When you reach the line that contains "csoportlátogatása váratlan, vagy előre bejelentett." in the data below, copy it and every line after it exactly, adding nothing.

----- TASK DATA

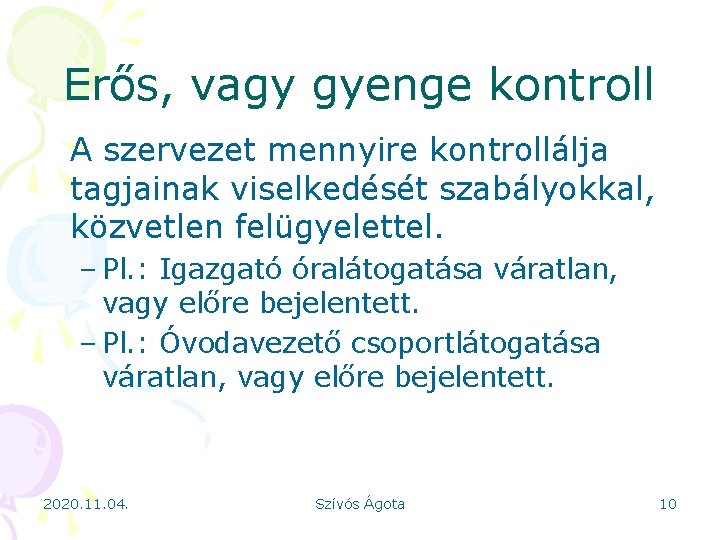 Erős, vagy gyenge kontroll

A szervezet mennyire kontrollálja tagjainak viselkedését szabályokkal, közvetlen felügyelettel.

– Pl.: Igazgató óralátogatása váratlan, vagy előre bejelentett.

– Pl.: Óvodavezető csoportlátogatása váratlan, vagy előre bejelentett.

2020.11.04.

Szívós Ágota

10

----------

REPLY TO THE TASK:
– Pl.: Óvodavezető csoportlátogatása váratlan, vagy előre bejelentett.

2020.11.04.

Szívós Ágota

10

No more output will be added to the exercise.